▶ [À FAIRE]
**a)** Indiquez si chacune des affirmations suivantes concorde avec l'extrait sur la formulation d'une demande, en répondant par oui ou par non et en citant les mots décisifs de l'extrait : (i) certains besoins ont plus besoin d'être reconnus que satisfaits ; (ii) il suffit d'avoir conscience de ses besoins ; (iii) la demande formulée doit être négociable.
**b)** Recopiez mot pour mot le passage de l'extrait sur la formulation d'une demande compris entre « # Incarner le » et « positive et négociable. », bornes incluses.
**c)** Prolongez l'extrait sur la formulation d'une demande à partir de l'endroit où il s'arrête.

▶ [EXTRAIT DE PAGE]
_ _ _ _

# formuler une demande

# formuler une demande concrète, réaliste, positive et négociable

Même si, comme nous l'avons vu, certains de nos besoins ont davantage besoin d'être reconnus que satisfaits, nous avons quand même souvent à coeur d'en satisfaire un bon nombre. Nous contenter de la conscience de nos besoins sans savoir qu’en faire concrètement risquerait de nous laisser dans un monde virtuel peu satisfaisant, une sorte de quête insatiable : « J’ai besoin d'amour, j'ai besoin de reconnaissance, de compréhension mais je ne mets jamais rien en place moi-même y arriver. J'attends "qu'on" prenne soin de moi. »

# Incarner le besoin ici et maintenant

Voici donc les avantages qui résultent de la formulation d’une demande ou de la proposition d'une action concrète, réaliste, positive et négociable.

_ _ _ _

▶ [MATÉRIEL FOURNI]
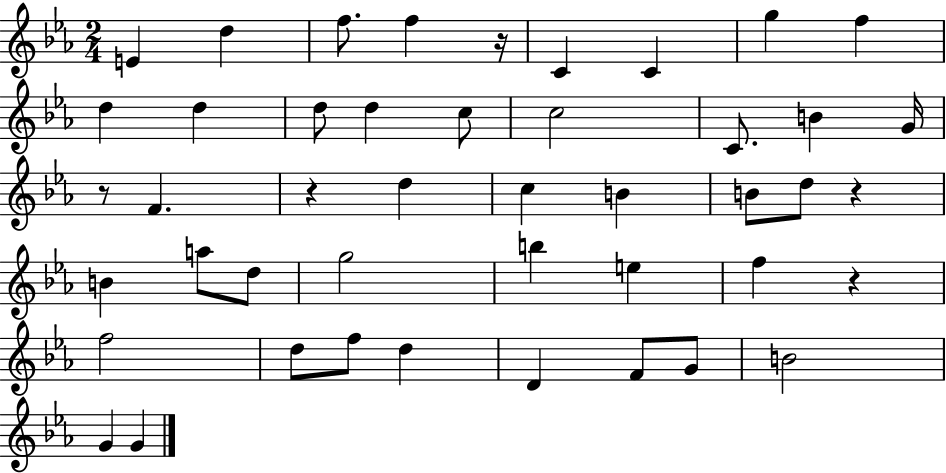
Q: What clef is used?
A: treble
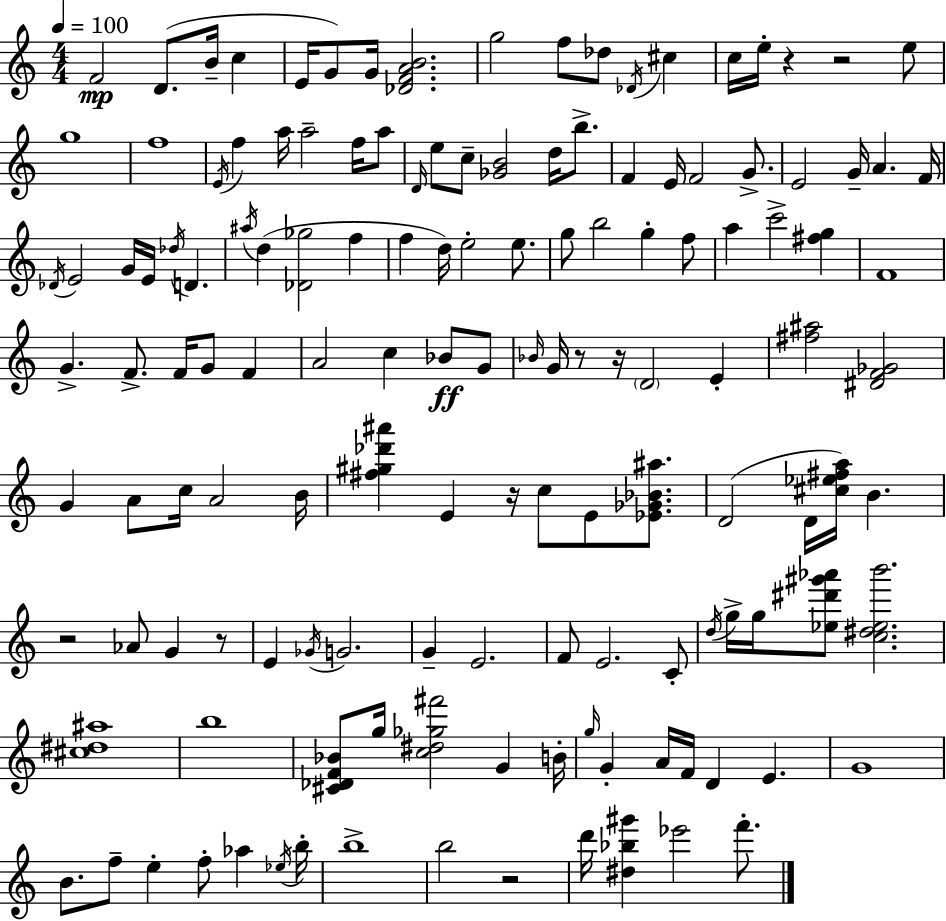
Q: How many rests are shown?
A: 8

_ _ _ _

▶ [RÉSULTATS]
**a)**
(i) Oui : « certains de nos besoins ont davantage besoin d'être reconnus que satisfaits ».
(ii) Non : « Nous contenter de la conscience de nos besoins sans savoir qu’en faire concrètement risquerait de nous laisser dans un monde virtuel peu satisfaisant ».
(iii) Oui : « formuler une demande concrète, réaliste, positive et négociable ».

**b)**
# Incarner le besoin ici et maintenant

Voici donc les avantages qui résultent de la formulation d’une demande ou de la proposition d'une action concrète, réaliste, positive et négociable.

**c)**
# 1. La demande est concrète

Nous pouvons planer toute notre vie au milieu des idées, des idéaux, de concepts magnifiques ; ce faisant, nous risquons de ne jamais rencontrer la réalité, de ne jamais nous incarner complètement ici et maintenant. Je me suis personnellement pas mal entretenu dans ce complexe de Peter Pan que je résumerai ainsi : « La réalité à travers le carreau de la fenêtre d'accord, mais j'ai peur d'entrer vraiment dedans, peur de l'échec, peur de l'imperfection, peur de l'ombre et de l’incomplétude. Je remets les choix à plus tard. » Engagé sur un parcours apparemment bien classique, j'ai ainsi poursuivi le rêve que tout est possible. Et j'ai voulu longtemps garder toutes les portes ouvertes devant moi sans en passer aucune, avant de prendre conscience que si, dans une vie, beaucoup de choses extrêmement variées sont effectivement possibles l'une après l'autre, il n'existe qu’ « un seul possible » à la fois.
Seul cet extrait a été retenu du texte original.